一般的に、機械学習のプロダクト開発には、機械学習モデルのパイプラインの設計、データセットの準備、クリーニングプロセスなど、膨大なオーバーヘッド作業が必要で、機械学習のプロダクト開発のほとんどは、このステップやデータ管理フレームワーク、データ可視化システムなどに留まっている。このような作業は、「S」字型の投資回収曲線を引き起こします。このS字型のROIを適切に管理しないと、プロジェクトは失敗に終わるかもしれません。

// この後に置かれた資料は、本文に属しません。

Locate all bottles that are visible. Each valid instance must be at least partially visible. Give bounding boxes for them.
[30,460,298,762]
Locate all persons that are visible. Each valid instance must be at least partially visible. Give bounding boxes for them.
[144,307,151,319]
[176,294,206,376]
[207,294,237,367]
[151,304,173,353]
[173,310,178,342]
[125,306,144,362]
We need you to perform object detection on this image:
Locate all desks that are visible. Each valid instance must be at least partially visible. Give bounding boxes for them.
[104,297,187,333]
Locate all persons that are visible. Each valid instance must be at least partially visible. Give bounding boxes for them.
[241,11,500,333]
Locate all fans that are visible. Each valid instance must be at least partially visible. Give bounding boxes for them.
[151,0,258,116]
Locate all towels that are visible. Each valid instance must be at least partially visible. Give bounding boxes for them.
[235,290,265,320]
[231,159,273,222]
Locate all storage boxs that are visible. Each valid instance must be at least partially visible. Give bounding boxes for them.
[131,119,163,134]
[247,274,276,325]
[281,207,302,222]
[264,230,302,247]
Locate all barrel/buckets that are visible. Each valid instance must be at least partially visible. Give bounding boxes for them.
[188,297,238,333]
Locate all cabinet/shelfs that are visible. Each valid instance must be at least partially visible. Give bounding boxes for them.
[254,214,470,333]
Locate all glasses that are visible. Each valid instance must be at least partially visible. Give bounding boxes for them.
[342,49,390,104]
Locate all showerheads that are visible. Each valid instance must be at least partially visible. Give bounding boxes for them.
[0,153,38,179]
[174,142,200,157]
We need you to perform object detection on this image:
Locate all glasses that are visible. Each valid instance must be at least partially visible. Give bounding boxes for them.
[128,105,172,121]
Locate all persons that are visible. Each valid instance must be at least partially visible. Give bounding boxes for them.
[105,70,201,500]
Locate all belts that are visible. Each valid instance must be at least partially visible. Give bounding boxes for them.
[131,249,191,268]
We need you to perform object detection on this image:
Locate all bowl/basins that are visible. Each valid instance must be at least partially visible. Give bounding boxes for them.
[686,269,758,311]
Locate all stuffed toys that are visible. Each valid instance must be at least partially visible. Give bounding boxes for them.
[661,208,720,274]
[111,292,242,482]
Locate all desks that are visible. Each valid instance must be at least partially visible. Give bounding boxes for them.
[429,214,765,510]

従来のソフトウェア開発プロジェクトと比較した、機械学習の投資対効果曲線。(※日本語部分のみ訳者による)

MVPを構築するための機械学習への投資

  • データ収集:構築するプロダクトの種類や、データの収集・更新の頻度によってコストが異なります。
  • データパイプライン構築:データ転送パイプラインは1回限りの取り組みですが、その分コストと時間がかかります。
  • データの保存:保存は非常に高価になり、必要最低限のもの、つまり本当に情報価値があり実用的なデータのみにこだわる必要があります。
  • データクリーニング:データサイエンスがモデル開発を担当するようになると、データ量は常に増加傾向にあるため、このプロセスにはより多くのコストがかかる。
  • データアノテーション:大量のデータには当然ながら多くのラベルが必要であり、大勢の人間のアノテーターだけではもはや十分ではありません。半自動ラベリングや能動学習は、多くの企業、特に非常に大量のデータを持つ企業にとってますます魅力的になってきています。しかし、これらのプラットフォームのライセンスは、機械学習システムの価格全体に占める割合が高くなる可能性があります。
  • 計算能力:機械学習の学習プロセスには膨大な量の数理処理装置が必要ですが、大量のデータと複雑なモデルでは、この費用が予算全体のかなりの部分を占め、時にはサーバー・ソリューションへの高額な投資さえ必要になる場合があります。
  • モデリングコスト:「モデル開発に要する時間は、機械学習チームのスキル、問題の複雑さ、要求される精度、データの品質、時間的制約、さらには運など、さまざまな要因に左右されるため、最終的な請求書の中で最も予測不可能なコストを占めるのは、モデル開発フェーズなのです。ディープラーニングのハイパーパラメータチューニングは、開発のこの段階においてほとんど経験から恩恵を受けず、通常は試行錯誤のアプローチのみが優勢であるため、事態をさらに多忙なものにしています。」- アナスタシア・クリハノフスカ
  • デプロイメントコスト:このフェーズは、機械学習のMVPを作成する上で最も時間とコストがかかる部分かもしれません、あなたのプロジェクトのサイズに依存します。

機械学習のMVPを成功させる方法

データサイエンティストは、データとモデルを別々に評価する必要がある

データサイエンスは、データ収集プロセスを改善するオプションがあるため、この事実を心に留めておく必要がある、そうでなければ絶望的と判断されたであろうモデルを正当に評価することができる。

ROIは気長に待つ

S字型のMVPは、一般的に予想されるよりも多くの作業工程を必要とします。私たちが見てきたように、機械学習プロダクトは完成に至るまで多くの複雑なステップを必要とします。これは、フラストレーションやプロジェクトの早すぎる放棄のリスクを抑えるために、ステークホルダーに深く伝える必要があることです。

デバッグにはコストがかかるが重要

機械学習システムのデバッグは、特に多くの最新モデル(Deep Learningなど)の説明不足のために、ほとんどの場合、非常に時間がかかります。問題を診断することで、チームは失敗から貴重な教訓を得ることができ、将来のプロジェクトサイクルを短縮できる可能性があります。

実現させる

この記事は、機械学習のMVPを開発することはそれほど簡単ではなく、近道はないこと、そして、あなたのチームがAI分野でどれだけ長く働いた経験があっても、機械学習モデルは、特にデータが高次元で大量である場合には、あなたが考えているよりも非常に強力であることを認識させるものです。MVPの段階で非常に早い段階でモデルをテストし、証明し、弱点を修正するために時間とお金を投資する必要があります。次回は、機械学習モデルの構築とその強力さについて詳しく見ていきます。